2.3. MTS assay as an easy, first-hand method for assessing viability and cell proliferation

MTS [3-(4,5-dimethylthiazol-2-yl)-5-(3-carboxymethoxyphenyl)-2-(4-sulfophenyl)-2H-tetrazolium] assay is a colorimetric method used to determine the number of viable cells in proliferation or chemosensitivity assays. MTS (or as an alternative MTT) is a tetrazolium compound that is bioreduced by the cells into formazan, and the quantity of formazan produced is directly proportional to the number of living cells in culture. The absorbance of formazan at 490 nm can be measured directly in 96-well plates. Although very easy and amenable to larger screens, the MTS data obtained alone are not a proof for apoptosis, because they measures changes in metabolic activity that could be also caused by a change in cell proliferation. To assess long-term outcome, clonogenic assays have been commonly used (see NOTE 2).

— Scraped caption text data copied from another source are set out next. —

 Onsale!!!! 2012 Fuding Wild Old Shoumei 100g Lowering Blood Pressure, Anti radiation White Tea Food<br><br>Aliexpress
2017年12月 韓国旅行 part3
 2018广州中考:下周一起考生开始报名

  1. A 96-well plate is used that contains cells cultured in a 100 μl volume of media.

  2. Seed cells at a concentration of 2 to 3 × 103 to 104 cells/ml, depending on cell type and growth characteristics, in 100 μl medium.

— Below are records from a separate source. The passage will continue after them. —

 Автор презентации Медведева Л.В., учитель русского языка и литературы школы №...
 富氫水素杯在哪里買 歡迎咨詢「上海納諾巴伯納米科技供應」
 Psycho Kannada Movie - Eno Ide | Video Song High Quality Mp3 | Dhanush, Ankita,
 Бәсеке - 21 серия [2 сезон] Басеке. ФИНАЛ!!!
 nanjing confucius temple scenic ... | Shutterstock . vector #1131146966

  3. Add 20 μl MTS solution (CellTiter 96® Aqueous One Solution Reagent; Promega) to each well. MTT (Promega) can be used as an alternative.

  4. Incubate the plate for 1 to 4 h in a humidified 5% CO2 atmosphere.

  5. Record the absorbance at 490-nm on an ELISA plate reader.

2.4. Hoechst staining

Illuminating DNA-bound Hoechst results in blue-light fluorescence. Apoptotic cells appear first as brightly stained with condensed chromatin that are later partitioned into blue beads in fragmented nuclei. This assay allows examination of chromatin condensation of the apoptotic nuclei, as a quick and easy way to differentiate between normal and apoptotic cells on the basis of their fluorescence (UV-excitation < 350 nm).

  1. All cells (untreated and treated) are pooled by centrifugation and washed one time with PBS.

  2. The PBS is decanted, and the cells are mixed and incubated with the Hoechst 33258 dye (1 μg/ml; Sigma) for 5 min.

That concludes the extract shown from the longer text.